(Spatial question records)
━━━━━━━━
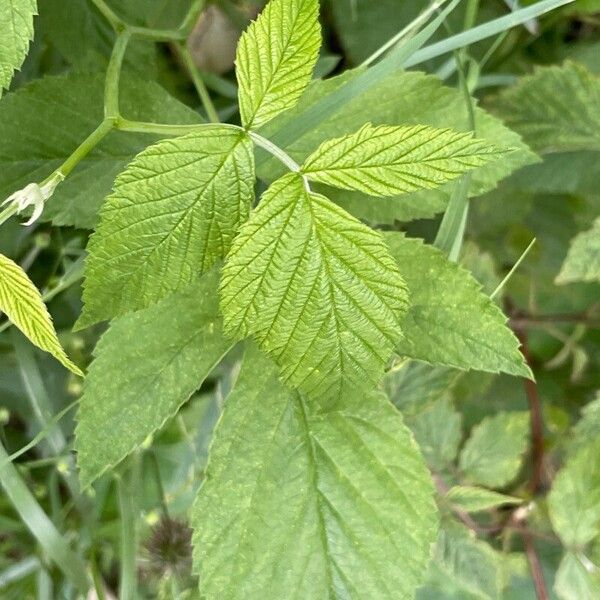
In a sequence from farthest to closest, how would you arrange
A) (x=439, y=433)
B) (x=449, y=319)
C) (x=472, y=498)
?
(x=439, y=433) < (x=472, y=498) < (x=449, y=319)

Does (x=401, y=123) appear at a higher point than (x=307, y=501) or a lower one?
higher

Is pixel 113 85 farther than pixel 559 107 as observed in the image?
No

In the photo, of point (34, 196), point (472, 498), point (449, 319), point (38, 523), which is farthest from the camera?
point (472, 498)

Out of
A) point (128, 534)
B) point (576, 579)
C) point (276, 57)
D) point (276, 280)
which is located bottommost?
point (576, 579)

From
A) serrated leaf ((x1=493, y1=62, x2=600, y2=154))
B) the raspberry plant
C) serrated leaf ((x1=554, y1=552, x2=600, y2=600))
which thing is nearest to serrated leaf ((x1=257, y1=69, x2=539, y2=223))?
the raspberry plant

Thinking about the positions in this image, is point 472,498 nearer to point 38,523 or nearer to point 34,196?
point 38,523

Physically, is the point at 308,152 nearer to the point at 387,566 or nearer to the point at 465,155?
the point at 465,155

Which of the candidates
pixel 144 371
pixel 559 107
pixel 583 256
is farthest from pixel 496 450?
pixel 144 371
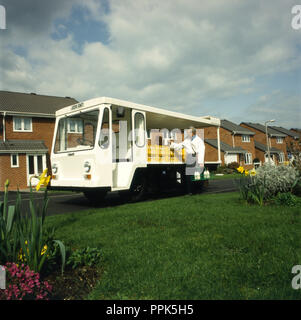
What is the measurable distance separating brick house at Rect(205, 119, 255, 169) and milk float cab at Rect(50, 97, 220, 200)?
3138 centimetres

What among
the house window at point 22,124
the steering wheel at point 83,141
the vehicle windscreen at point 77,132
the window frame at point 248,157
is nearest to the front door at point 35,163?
the house window at point 22,124

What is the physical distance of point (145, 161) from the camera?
8352mm

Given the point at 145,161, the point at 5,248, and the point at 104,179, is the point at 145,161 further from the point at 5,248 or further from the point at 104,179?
the point at 5,248

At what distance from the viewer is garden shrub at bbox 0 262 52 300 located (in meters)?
2.24

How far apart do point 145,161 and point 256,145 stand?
166 ft

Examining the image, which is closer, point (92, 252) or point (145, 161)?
point (92, 252)

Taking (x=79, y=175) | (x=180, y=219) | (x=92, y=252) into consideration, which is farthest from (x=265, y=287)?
(x=79, y=175)

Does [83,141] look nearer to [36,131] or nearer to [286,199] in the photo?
[286,199]

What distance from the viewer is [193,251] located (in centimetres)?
344

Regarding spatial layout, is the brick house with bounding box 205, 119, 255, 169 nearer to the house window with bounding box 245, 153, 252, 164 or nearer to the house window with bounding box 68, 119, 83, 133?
the house window with bounding box 245, 153, 252, 164

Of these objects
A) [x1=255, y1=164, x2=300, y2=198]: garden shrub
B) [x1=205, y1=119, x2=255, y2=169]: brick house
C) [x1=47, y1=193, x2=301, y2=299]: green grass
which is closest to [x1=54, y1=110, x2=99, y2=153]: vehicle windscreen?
[x1=47, y1=193, x2=301, y2=299]: green grass

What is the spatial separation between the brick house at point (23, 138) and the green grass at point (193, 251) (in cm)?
1755

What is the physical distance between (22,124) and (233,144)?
32777mm

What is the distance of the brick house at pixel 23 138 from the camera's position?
71.2 ft
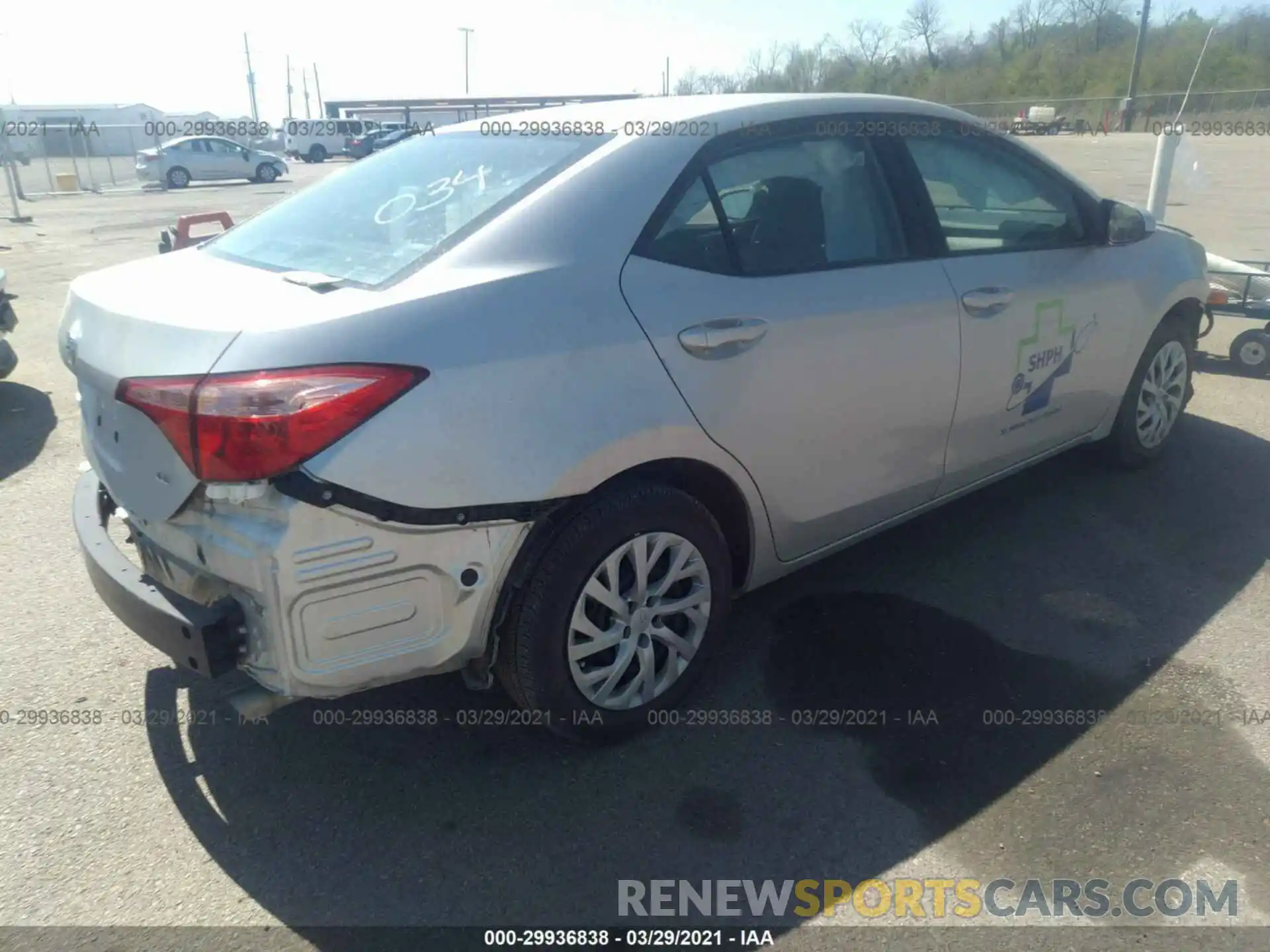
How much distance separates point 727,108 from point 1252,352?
509 centimetres

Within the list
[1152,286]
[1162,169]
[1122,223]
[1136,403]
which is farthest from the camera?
[1162,169]

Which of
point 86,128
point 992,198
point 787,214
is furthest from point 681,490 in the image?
point 86,128

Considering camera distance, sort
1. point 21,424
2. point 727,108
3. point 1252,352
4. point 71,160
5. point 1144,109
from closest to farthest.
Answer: point 727,108, point 21,424, point 1252,352, point 71,160, point 1144,109

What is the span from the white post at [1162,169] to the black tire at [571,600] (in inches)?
274

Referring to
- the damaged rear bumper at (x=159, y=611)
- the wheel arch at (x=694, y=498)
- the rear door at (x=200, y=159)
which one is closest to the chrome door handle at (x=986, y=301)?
the wheel arch at (x=694, y=498)

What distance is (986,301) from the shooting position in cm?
356

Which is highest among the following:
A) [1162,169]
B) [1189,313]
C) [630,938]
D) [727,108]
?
[727,108]

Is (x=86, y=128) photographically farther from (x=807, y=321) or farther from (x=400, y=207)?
(x=807, y=321)

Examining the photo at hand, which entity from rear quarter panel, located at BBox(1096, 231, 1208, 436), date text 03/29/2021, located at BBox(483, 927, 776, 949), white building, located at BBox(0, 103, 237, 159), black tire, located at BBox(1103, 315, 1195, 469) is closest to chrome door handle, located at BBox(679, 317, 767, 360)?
date text 03/29/2021, located at BBox(483, 927, 776, 949)

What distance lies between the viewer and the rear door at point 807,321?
2787 mm

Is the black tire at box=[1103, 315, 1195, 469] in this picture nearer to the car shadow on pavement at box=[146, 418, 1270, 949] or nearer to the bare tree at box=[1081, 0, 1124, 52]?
the car shadow on pavement at box=[146, 418, 1270, 949]

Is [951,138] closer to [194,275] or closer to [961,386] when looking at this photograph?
[961,386]

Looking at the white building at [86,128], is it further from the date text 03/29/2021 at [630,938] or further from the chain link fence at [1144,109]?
the chain link fence at [1144,109]

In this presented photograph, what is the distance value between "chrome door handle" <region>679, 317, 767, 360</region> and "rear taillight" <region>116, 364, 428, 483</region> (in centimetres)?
89
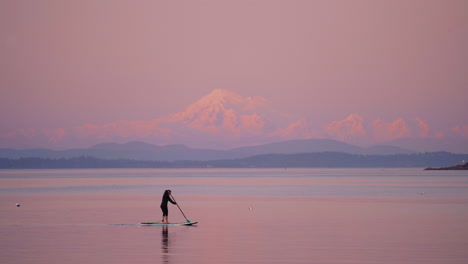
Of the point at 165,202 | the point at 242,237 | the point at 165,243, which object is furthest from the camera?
the point at 165,202

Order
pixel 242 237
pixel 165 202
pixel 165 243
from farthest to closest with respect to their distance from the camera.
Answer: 1. pixel 165 202
2. pixel 242 237
3. pixel 165 243

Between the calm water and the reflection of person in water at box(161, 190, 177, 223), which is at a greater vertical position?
the reflection of person in water at box(161, 190, 177, 223)

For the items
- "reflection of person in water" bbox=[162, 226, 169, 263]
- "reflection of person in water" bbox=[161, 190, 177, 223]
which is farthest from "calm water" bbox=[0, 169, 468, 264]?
"reflection of person in water" bbox=[161, 190, 177, 223]

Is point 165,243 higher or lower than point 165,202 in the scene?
lower

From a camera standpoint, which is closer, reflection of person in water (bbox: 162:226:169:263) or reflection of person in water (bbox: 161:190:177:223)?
reflection of person in water (bbox: 162:226:169:263)

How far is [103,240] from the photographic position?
Answer: 30234 millimetres

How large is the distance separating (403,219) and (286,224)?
7.40 meters

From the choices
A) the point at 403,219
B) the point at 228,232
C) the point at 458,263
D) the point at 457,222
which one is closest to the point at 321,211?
the point at 403,219

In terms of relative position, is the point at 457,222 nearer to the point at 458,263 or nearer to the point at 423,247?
the point at 423,247

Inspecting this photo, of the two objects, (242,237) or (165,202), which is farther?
(165,202)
━━━━━━━━
Reproduce all of the records above word for word, leaving out the pictures.

▶ FINISHED TASK
In a sequence from farthest to closest, how would you arrange
A) (x=439, y=433)
B) (x=449, y=319)
C) (x=472, y=498)
?
(x=439, y=433) < (x=472, y=498) < (x=449, y=319)

Does (x=401, y=123) appear at a higher point than (x=307, y=501) or a lower one?
higher

Is pixel 113 85 farther than pixel 559 107 as observed in the image?
No

In the photo, of point (34, 196), point (472, 498), point (449, 319), point (38, 523), which is farthest from the camera?
point (472, 498)

Out of
A) point (128, 534)
B) point (576, 579)
C) point (276, 57)
D) point (276, 280)
which is located bottommost?
point (576, 579)

From
A) serrated leaf ((x1=493, y1=62, x2=600, y2=154))
B) the raspberry plant
C) serrated leaf ((x1=554, y1=552, x2=600, y2=600))
which thing is nearest to serrated leaf ((x1=257, y1=69, x2=539, y2=223))?
the raspberry plant

Thinking about the positions in this image, is point 472,498 nearer to point 38,523 or nearer to point 34,196?
point 38,523

Physically, is the point at 308,152 nearer to the point at 387,566 or nearer to the point at 465,155?
the point at 465,155

Which of the candidates
pixel 144 371
pixel 559 107
pixel 583 256
is farthest from pixel 496 450?
pixel 144 371
What is the measurable distance separating brick house at Rect(205, 119, 255, 169) and milk float cab at Rect(50, 97, 220, 200)?
3138 centimetres

What among
the house window at point 22,124
the steering wheel at point 83,141
the vehicle windscreen at point 77,132
the window frame at point 248,157
is nearest to the front door at point 35,163?
the house window at point 22,124

What is the physical distance of point (145, 161) from the camera?
8352mm

Given the point at 145,161, the point at 5,248, and the point at 104,179, is the point at 145,161 further from the point at 5,248 or further from the point at 104,179?
the point at 5,248

At what distance from the viewer is garden shrub at bbox 0 262 52 300 located (in meters)?
2.24

How far apart do point 145,161 and point 256,145 stand?
166 ft

Examining the image, which is closer, point (92, 252) or point (145, 161)?
point (92, 252)

Taking (x=79, y=175) | (x=180, y=219) | (x=92, y=252) into consideration, which is farthest from (x=265, y=287)?
(x=79, y=175)

Does [83,141] look nearer to [36,131] or nearer to [286,199] in the photo?
[286,199]

What distance from the viewer is [193,251] located (in centimetres)?
344

Regarding spatial layout, is the brick house with bounding box 205, 119, 255, 169 nearer to the house window with bounding box 245, 153, 252, 164 or nearer to the house window with bounding box 68, 119, 83, 133?
the house window with bounding box 245, 153, 252, 164

Of these objects
A) [x1=255, y1=164, x2=300, y2=198]: garden shrub
B) [x1=205, y1=119, x2=255, y2=169]: brick house
C) [x1=47, y1=193, x2=301, y2=299]: green grass
which is closest to [x1=54, y1=110, x2=99, y2=153]: vehicle windscreen?
[x1=47, y1=193, x2=301, y2=299]: green grass

What is the spatial separation between the brick house at point (23, 138) and the green grass at point (193, 251) (in cm)?
1755

What is the physical distance between (22,124) and (233,144)?
32777mm

What is the distance of the brick house at pixel 23 138 from the camera's position?
71.2 ft
How much distance separates point 727,108 from point 1252,352?
509 centimetres

Within the list
[1152,286]
[1162,169]
[1122,223]
[1136,403]
which is farthest from the camera?
[1162,169]

Which of
point 86,128
point 992,198
point 787,214
is furthest from point 681,490 in the image?
point 86,128

Considering camera distance, sort
1. point 21,424
2. point 727,108
3. point 1252,352
4. point 71,160
5. point 1144,109
from closest to farthest.
Answer: point 727,108, point 21,424, point 1252,352, point 71,160, point 1144,109

What is the span from the white post at [1162,169] to the black tire at [571,600] (in inches)?
274

Referring to
- the damaged rear bumper at (x=159, y=611)
- the wheel arch at (x=694, y=498)
- the rear door at (x=200, y=159)
which one is closest to the chrome door handle at (x=986, y=301)?
the wheel arch at (x=694, y=498)

What distance is (986,301) from the shooting position in cm?
356

Which is highest among the following:
A) [1162,169]
B) [1189,313]
C) [630,938]
D) [727,108]
?
[727,108]

Is (x=86, y=128) photographically farther from (x=807, y=321) or farther from (x=400, y=207)?
(x=807, y=321)

Examining the photo at hand, which entity from rear quarter panel, located at BBox(1096, 231, 1208, 436), date text 03/29/2021, located at BBox(483, 927, 776, 949), white building, located at BBox(0, 103, 237, 159), black tire, located at BBox(1103, 315, 1195, 469) is closest to chrome door handle, located at BBox(679, 317, 767, 360)?
date text 03/29/2021, located at BBox(483, 927, 776, 949)

What distance lies between the viewer and the rear door at point 807,321?
2787 mm

Is the black tire at box=[1103, 315, 1195, 469] in this picture nearer to the car shadow on pavement at box=[146, 418, 1270, 949] or nearer to the bare tree at box=[1081, 0, 1124, 52]?
the car shadow on pavement at box=[146, 418, 1270, 949]

Is [951,138] closer to [194,275] or closer to [961,386] when looking at this photograph?
[961,386]

Looking at the white building at [86,128], is it further from the date text 03/29/2021 at [630,938] or further from the chain link fence at [1144,109]?
the chain link fence at [1144,109]

In this presented photograph, what is the distance value between "chrome door handle" <region>679, 317, 767, 360</region> and "rear taillight" <region>116, 364, 428, 483</region> (in centimetres)?
89
Of the point at 165,202 | the point at 242,237 | the point at 165,243, which object is furthest from the camera?
the point at 165,202

Order
pixel 242 237
pixel 165 202
pixel 165 243
from farthest to closest with respect to their distance from the camera.
Answer: 1. pixel 165 202
2. pixel 242 237
3. pixel 165 243

Between the calm water and the reflection of person in water at box(161, 190, 177, 223), which is at a greater vertical position?
the reflection of person in water at box(161, 190, 177, 223)

For the items
- "reflection of person in water" bbox=[162, 226, 169, 263]
- "reflection of person in water" bbox=[161, 190, 177, 223]
which is farthest from "calm water" bbox=[0, 169, 468, 264]?
"reflection of person in water" bbox=[161, 190, 177, 223]

Is point 165,243 higher or lower than point 165,202 in the scene?
lower

From a camera standpoint, which is closer, reflection of person in water (bbox: 162:226:169:263) or reflection of person in water (bbox: 161:190:177:223)?
reflection of person in water (bbox: 162:226:169:263)

How far is [103,240] from the photographic position?
Answer: 30234 millimetres

How large is the distance separating (403,219) and (286,224)?
7.40 meters

From the choices
A) the point at 403,219
B) the point at 228,232
C) the point at 458,263
D) the point at 457,222
which one is closest to the point at 321,211?
the point at 403,219

In terms of relative position, is the point at 457,222 nearer to the point at 458,263 or nearer to the point at 423,247?
the point at 423,247

Inspecting this photo, of the two objects, (242,237) or (165,202), which is farther?
(165,202)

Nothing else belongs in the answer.